── Source passage ──

EMPLOYMENT AND NON-COMPETITION AGREEMENT
Agreement made as of this 24th day of February, 1997, by and between
XXXXXX X. XXXXXXX, an individual residing at 000 Xxxxxxx Xxxxx, Xxxxxxxxx,
Xxxxxxxxxxxx 00000 ("Xxxxxxx"), and USA TECHNOLOGIES, INC., a Pennsylvania
corporation ("USA"), with a place of business at 000 Xxxxx Xxxxxx, Xxxxx,
Xxxxxxxxxxxx 00000.
BACKGROUND
USA is in the principal business of owning and licensing credit card
activated control systems for the vending, copying, debit card and personal
computer industries. USA desires to engage Xxxxxxx and Xxxxxxx desires to be
engaged by USA as Senior Vice President and Chief Financial Officer of USA.
Because of, among other matters, the decreased value of the business of USA that
will result if Xxxxxxx would compete with USA or use or divulge certain
confidential information, Xxxxxxx has further agreed that he will be subject to
certain restrictions during and after his being an employee of USA.
AGREEMENT
NOW, THEREFORE, in consideration of the covenants set forth herein, and
intending to be legally bound hereby, the parties agree as follows:
SECTION 1. Employment.

───
── Material provided ──

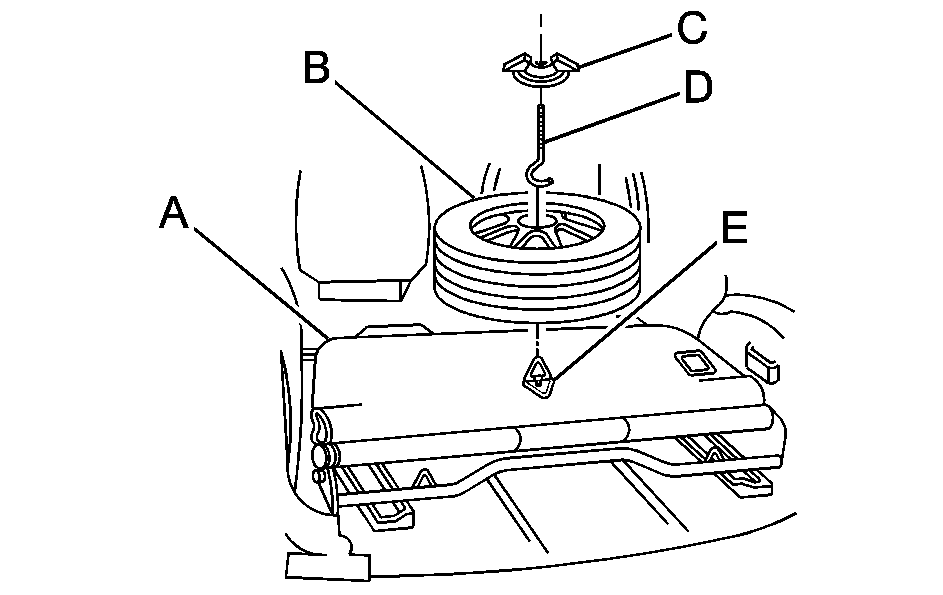 C
B
D
A
E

───

## [What you will do]
1) Using the employment agreement, explain why the employee agreed to be subject to restrictions during and after his employment with USA.
2) Please continue the employment agreement from where it stops.

## [Task-by-task answers]
1) He agreed to the restrictions because of, among other matters, the decreased value of USA's business that would result if he competed with USA or used or divulged certain confidential information.

2)
(a) USA shall employ Xxxxxxx as Senior Vice President,
Treasurer, and Chief Financial Officer for a one year period commencing on
February 24, 1997 and continuing through February 28, 1998 (the "Employment
Period"), and Xxxxxxx hereby accepts such
1
employment. Unless terminated by either party hereto upon at least 30-days
notice prior to end of the original Employment Period ending February 28, 1998,
or prior to the end of any one year extension of the Employment Period, the
Employment Period shall not be terminated and shall automatically continue in
full force and effect for consecutive one year periods.
(b) During the Employment Period, Xxxxxxx shall devote his
full time, energy, skills, and attention to the business of USA, and shall not
be engaged or employed in any other business activity whatsoever, whether or not
such activity is pursued for gain, profit or other pecuniary advantage. During
the Employment Period, Xxxxxxx shall perform and discharge well and faithfully
such executive management duties for USA as shall be necessary and as otherwise
may be directed by the President or Board of Directors of USA.
SECTION 2. Compensation and Benefits
(a) In consideration of his services rendered, USA shall pay
to Xxxxxxx a base salary of $85,000 per year during the Employment Period,
subject to any withholding required by law, except that at no time shall his
base salary be less than 85% of the base salary of the Chief Executive Officer.
Xxxxxxx'x base salary may be increased from time to time in the discretion of
the Board of Directors.
(b) In addition to the base salary provided for in
subparagraph (a), Xxxxxxx shall be eligible to receive such bonus or bonuses as
the Board of Directors of USA may, in their
2
discretion, pay to Xxxxxxx from time to time.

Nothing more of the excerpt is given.